GPU-Accelerated Video Deduplicator

A high-performance pipeline architecture desktop application for finding and removing duplicate video files. It leverages PyTorch, TorchVision, and CUDA to quickly analyze video content through a pre-trained EfficientNet-B0 model.

It is highly robust for detecting videos that have been resized, compressed, or slightly visually altered, backed by an optimized hardware-aware pipeline designed to saturate RTX NVIDIA hardware using FP16 mixed precision and asynchronous double buffering.

Features

Blazing Fast GPU Acceleration: Uses CUDA Tensor Cores (FP16 mixed precision) for neural network-based video frame fingerprinting.
Asynchronous Pipelining: Features a double-buffered architecture, aggressively extracting the next video batch via FFmpeg threading while the GPU simultaneously crunches the current batch.
Hardware-Aware Auto Tuning: Deep probes the host for CPU logical cores, active NVDEC decoder engines, and PyTorch free VRAM mapping. It strictly generates a tuned hw_profile.json (leaving safe hardware headroom for user OS tasks) to skip constant polling overheads. OOM recoveries are guaranteed natively.
O(1) CPU Fast Filtering: Prunes impossible matches strictly through zero-decode ffprobe metadata queries before ANY frames touch the deep learning layer.

__Stored data__
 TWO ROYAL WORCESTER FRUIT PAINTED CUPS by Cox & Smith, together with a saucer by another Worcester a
* * *
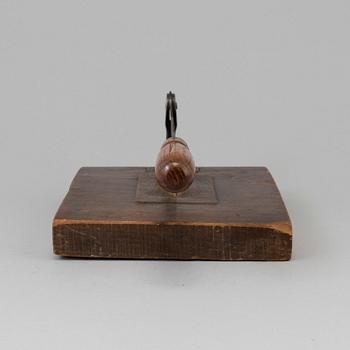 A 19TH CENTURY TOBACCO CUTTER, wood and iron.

__The problem__
Retype everything in the video deduplicator text above from "Asynchronous Pipelining: Features" down to "deep learning layer.", word for word.

__Output below__
Asynchronous Pipelining: Features a double-buffered architecture, aggressively extracting the next video batch via FFmpeg threading while the GPU simultaneously crunches the current batch.
Hardware-Aware Auto Tuning: Deep probes the host for CPU logical cores, active NVDEC decoder engines, and PyTorch free VRAM mapping. It strictly generates a tuned hw_profile.json (leaving safe hardware headroom for user OS tasks) to skip constant polling overheads. OOM recoveries are guaranteed natively.
O(1) CPU Fast Filtering: Prunes impossible matches strictly through zero-decode ffprobe metadata queries before ANY frames touch the deep learning layer.